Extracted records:
↓

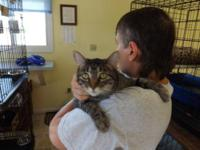 Tabby - Grey - Aimee - Medium - Adult - Female - Cat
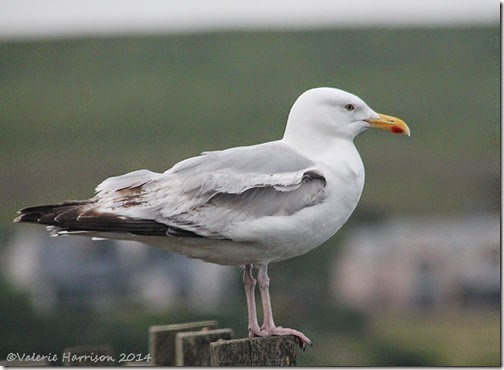 14-Herring-gull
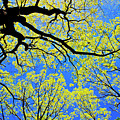 Artsy Tree Canopy Series, Early Spring - # 03 by The American Shutterbug Society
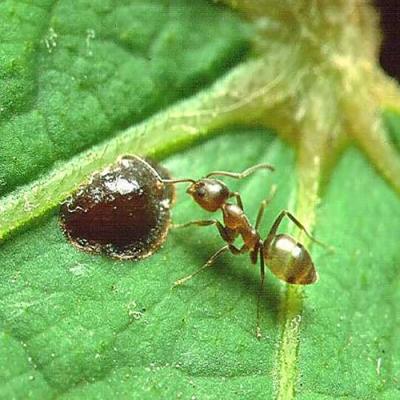 Fatos impressionantes que você não sabe sobre formigas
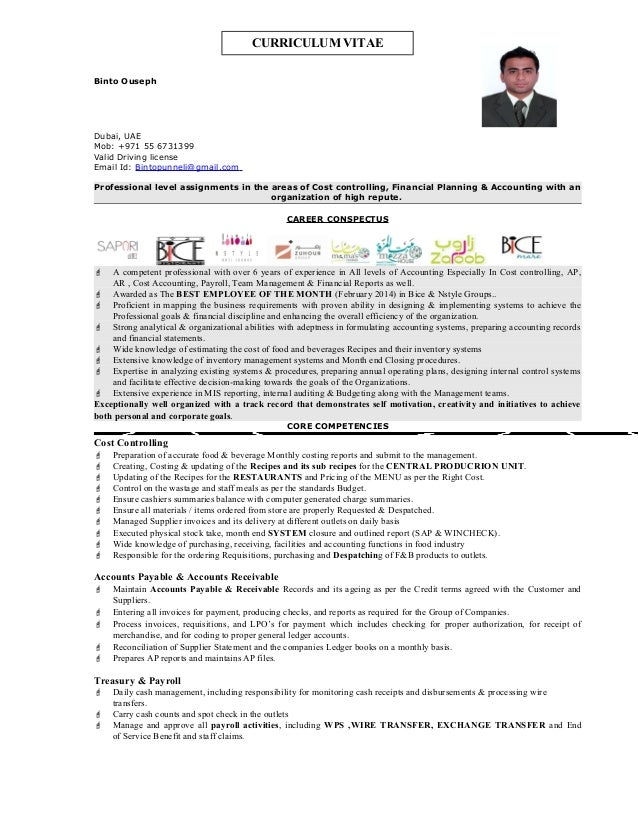 professional resume cost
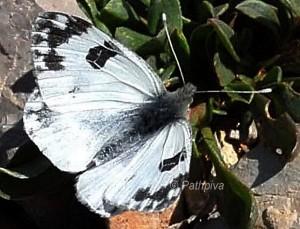 Pontia daplidice 1
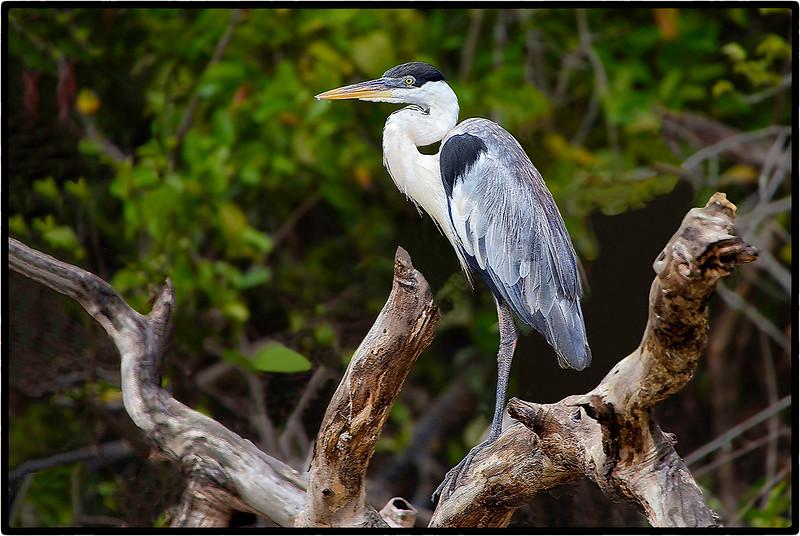 Baguari or Cocoi Heron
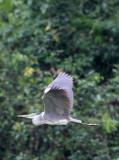 BIRD - HERON - GREY HERON - DZANGA BAI - DZANGA NDOKI NP CENTRAL AFRICAN REPUBLIC (1).JPG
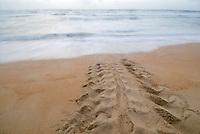 Leatherback Sea Turtle track. Dermochelys coriacea. Trinidad.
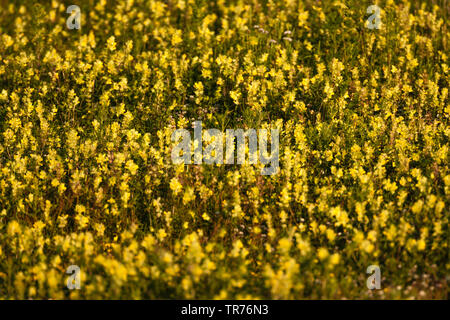 yellow rattle (Rhinanthus spec.), meadow with blooming yellow rattle, Netherlands, South Holland, Zuidduinen - Stock Photo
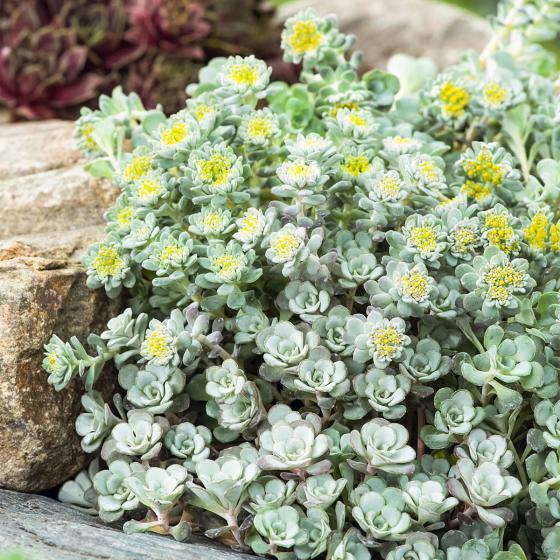 Garten-Fetthenne Cape Blanco, im ca. 9 cm-Topf | #2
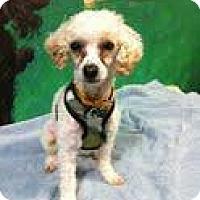 Adopt A Pet :: ocito - Goleta, CA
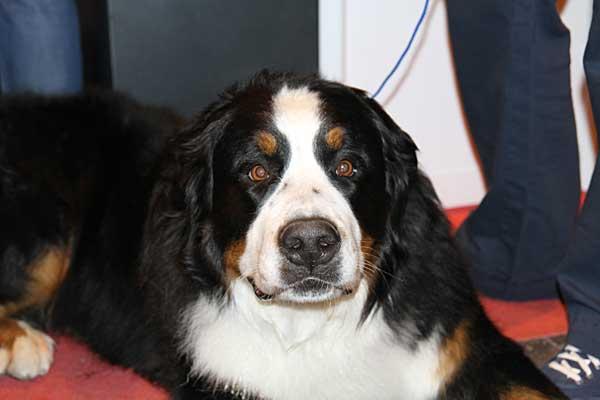XVIII Exposición Internacional Canina de Cantabria, exhibición del Grupo de Rescate Mare Nostrum, III Concurso Nacional Canino de Cabárceno, monográficas de American Staffordshire Terrier,Terriers y Boxer.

↑

## The task
Transcribe all of the records above character for character. Exclude the pictures.

## Problem solution
 Tabby - Grey - Aimee - Medium - Adult - Female - Cat
 14-Herring-gull
 Artsy Tree Canopy Series, Early Spring - # 03 by The American Shutterbug Society
 Fatos impressionantes que você não sabe sobre formigas
 professional resume cost
 Pontia daplidice 1
 Baguari or Cocoi Heron
 BIRD - HERON - GREY HERON - DZANGA BAI - DZANGA NDOKI NP CENTRAL AFRICAN REPUBLIC (1).JPG
 Leatherback Sea Turtle track. Dermochelys coriacea. Trinidad.
 yellow rattle (Rhinanthus spec.), meadow with blooming yellow rattle, Netherlands, South Holland, Zuidduinen - Stock Photo
 Garten-Fetthenne Cape Blanco, im ca. 9 cm-Topf | #2
 Adopt A Pet :: ocito - Goleta, CA
XVIII Exposición Internacional Canina de Cantabria, exhibición del Grupo de Rescate Mare Nostrum, III Concurso Nacional Canino de Cabárceno, monográficas de American Staffordshire Terrier,Terriers y Boxer.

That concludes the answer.